- Records supplied -
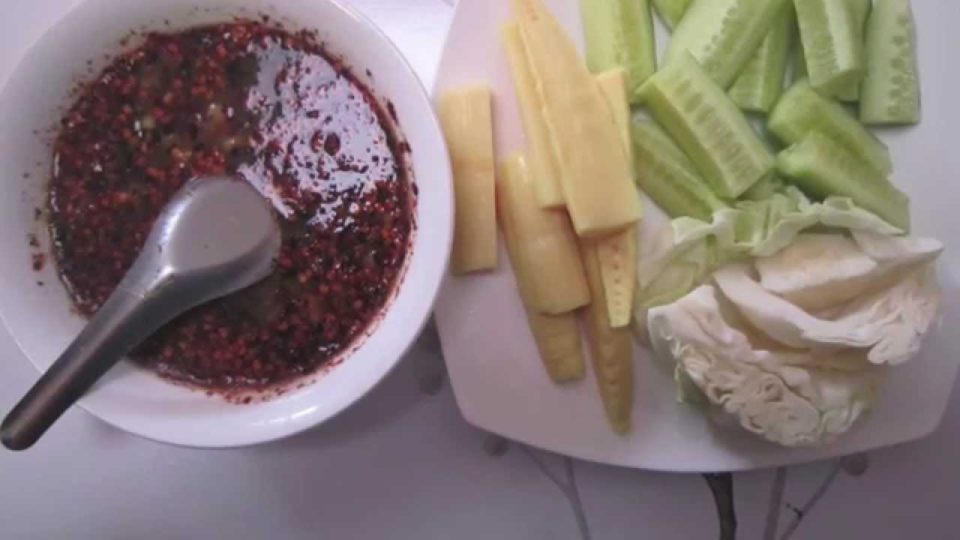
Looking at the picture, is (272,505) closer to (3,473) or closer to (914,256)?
(3,473)

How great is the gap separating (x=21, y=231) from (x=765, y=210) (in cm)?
67

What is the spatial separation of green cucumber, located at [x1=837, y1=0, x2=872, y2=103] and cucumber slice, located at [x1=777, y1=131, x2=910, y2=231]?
6 centimetres

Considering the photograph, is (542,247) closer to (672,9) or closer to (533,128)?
(533,128)

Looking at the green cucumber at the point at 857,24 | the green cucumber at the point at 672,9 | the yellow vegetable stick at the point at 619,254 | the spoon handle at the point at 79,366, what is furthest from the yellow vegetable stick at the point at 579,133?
the spoon handle at the point at 79,366

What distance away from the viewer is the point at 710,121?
0.97 metres

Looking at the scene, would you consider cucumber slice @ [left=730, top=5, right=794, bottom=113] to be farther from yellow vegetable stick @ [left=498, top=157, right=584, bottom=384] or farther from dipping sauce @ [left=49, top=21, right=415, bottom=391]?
dipping sauce @ [left=49, top=21, right=415, bottom=391]

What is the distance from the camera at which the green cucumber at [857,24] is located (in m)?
0.98

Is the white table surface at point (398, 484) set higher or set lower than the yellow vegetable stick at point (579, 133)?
lower

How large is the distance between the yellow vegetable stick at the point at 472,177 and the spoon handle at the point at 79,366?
0.29 metres

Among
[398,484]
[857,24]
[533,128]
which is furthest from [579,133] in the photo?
[398,484]

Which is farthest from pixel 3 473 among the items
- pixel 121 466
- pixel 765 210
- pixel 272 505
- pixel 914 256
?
pixel 914 256

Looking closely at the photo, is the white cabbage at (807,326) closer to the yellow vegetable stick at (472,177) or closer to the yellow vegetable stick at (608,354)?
the yellow vegetable stick at (608,354)

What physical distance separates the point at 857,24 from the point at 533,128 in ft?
1.08

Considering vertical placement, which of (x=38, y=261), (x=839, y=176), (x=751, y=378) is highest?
(x=38, y=261)
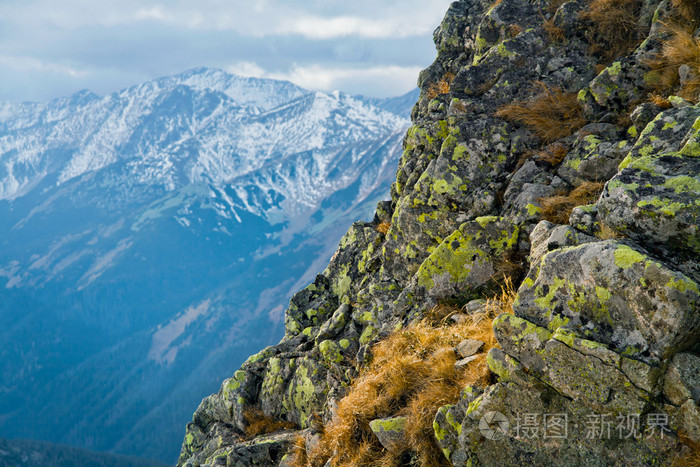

- Problem statement -
How many lines in the items above contain the word "pixel"? Reply with only the number.

- Written solution -
6